• **Short problem**:
Write out the rows from the line with "What precise distance" to the end of the rows as a numbered list, skipping blank lines.

====

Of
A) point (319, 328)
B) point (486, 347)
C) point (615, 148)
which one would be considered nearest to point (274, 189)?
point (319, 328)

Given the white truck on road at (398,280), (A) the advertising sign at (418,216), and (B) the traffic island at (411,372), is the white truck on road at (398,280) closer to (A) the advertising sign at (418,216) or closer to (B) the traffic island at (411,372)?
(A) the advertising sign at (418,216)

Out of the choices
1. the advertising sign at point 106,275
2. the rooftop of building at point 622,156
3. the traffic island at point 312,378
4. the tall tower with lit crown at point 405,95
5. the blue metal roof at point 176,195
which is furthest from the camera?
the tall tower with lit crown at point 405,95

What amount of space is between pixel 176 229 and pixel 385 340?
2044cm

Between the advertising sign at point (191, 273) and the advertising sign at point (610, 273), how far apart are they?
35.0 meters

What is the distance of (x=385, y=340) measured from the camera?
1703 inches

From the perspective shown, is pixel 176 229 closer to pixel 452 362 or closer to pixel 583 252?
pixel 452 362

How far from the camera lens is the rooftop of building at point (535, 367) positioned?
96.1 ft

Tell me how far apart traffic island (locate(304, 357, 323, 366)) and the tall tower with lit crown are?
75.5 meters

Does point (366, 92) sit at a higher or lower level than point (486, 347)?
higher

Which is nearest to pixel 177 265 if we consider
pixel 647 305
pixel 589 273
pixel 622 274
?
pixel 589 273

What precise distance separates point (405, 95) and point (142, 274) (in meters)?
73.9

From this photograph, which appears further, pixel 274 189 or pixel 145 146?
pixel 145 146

====

• **Solution for this problem**:
1. What precise distance separates point (405, 95) and point (142, 274) (in meters)?
2. 73.9
3. From this photograph, which appears further, pixel 274 189 or pixel 145 146?
4. pixel 145 146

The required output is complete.